There is a 66% likelihood that the annual average global temperature between 2023 and 2027 will be more than 1.5 degree C above pre-industrial levels for at least one year. There is a 98% likelihood that at least one of the next five years, and the five-year period as a whole, will be the warmest on record, WMO cautioned on Wednesday.
“This report does not mean that we will permanently exceed the 1.5 degree C level specified in the Paris Agreement which refers to long-term warming over many years. However, WMO is sounding the alarm that we will breach the 1.5 degree C level on a temporary basis with increasing frequency,” said WMO Secretary-General Petteri Taalas in a statement.
“A warming El Niño is expected to develop in the coming months and this will combine with human-induced climate change to push global temperatures into uncharted territory. This will have far-reaching repercussions for health, food security, water management and the environment. We need to be prepared,” said Taalas.
There is only a 32% chance that the five-year mean will exceed the 1.5 degree C threshold, according to the Global Annual to Decadal Climate Update produced by the United Kingdom’s Met Office, the WMO lead centre for such predictions. The chance of temporarily exceeding 1.5 degree C has risen steadily since 2015, when it was close to zero. For the years between 2017 and 2021, there was a 10% chance of exceedance.
Who feels the heat?
Scientists who are part of WWA flagged that social vulnerability particularly religion, caste, gender, migration, and living conditions are critical when it comes to impact of extreme heat on people. “People are still recovering from disasters of covid, of extreme heat episodes of last year, of cyclones and extremely hard to recover or adapt because of the increased frequency of disasters. Age, gender, caste, hierarchy all determine how people are able to access certain resources. For example, the large number of informal settlements in areas affected by the April heat wave has an impact on whether accessed resources such as healthcare, cooling etc. Similarly, occupation also plays a central role such as street vendors and agricultural labourers who are out in the heat,” said Emmanuel Raju from Department of Public Health, Global Health Section & Copenhagen Centre for Disaster and co-author of the analysis.

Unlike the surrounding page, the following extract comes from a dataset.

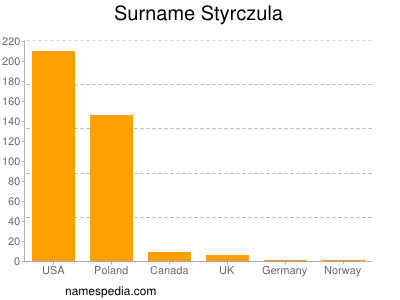 Surname Styrczula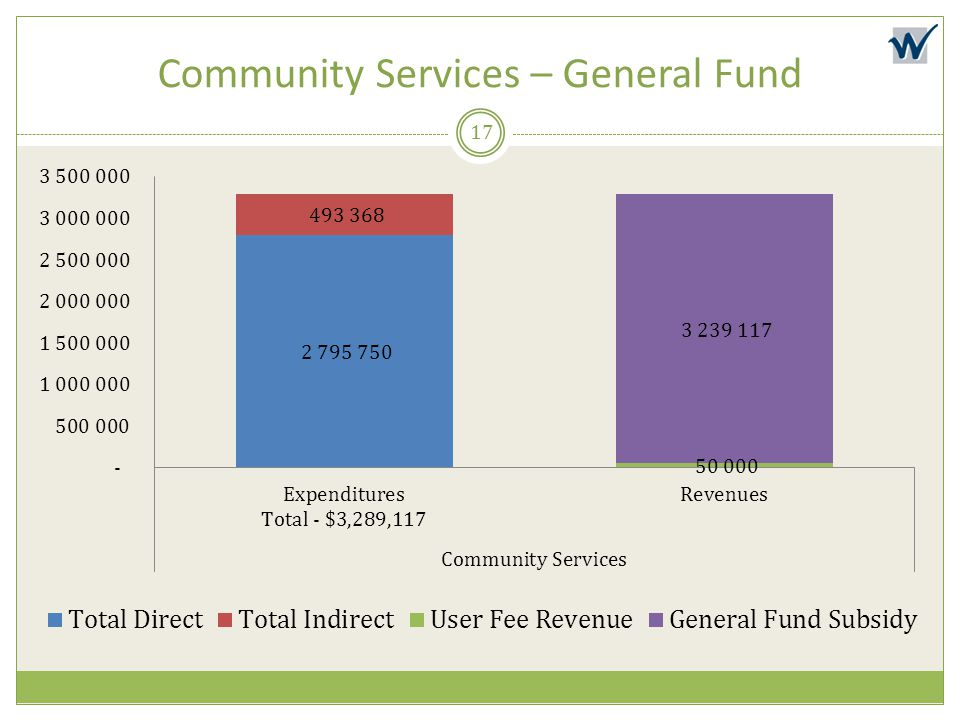 Community Services – General Fund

Factors such as air pollution, the urban heat island effect, and wildfires further compound health impacts, particularly among the most vulnerable populations, scientists said.
There are a range of solutions to heat-related harms from the individual to the regional level. India among Bangladesh, Laos and Thailand has the most advanced heatwave planning presently. Solutions, such as self-protective action, early warning systems for heat, passive and active cooling, urban planning, and heat action plans can be effective at reducing fatalities and other negative impacts, the analysis said adding that people vulnerable in situations of extreme heat typically include the elderly, those with pre-existing medical conditions such as cardiovascular disease or diabetes, pregnant and breastfeeding women, those taking certain medications, and those with mental health considerations.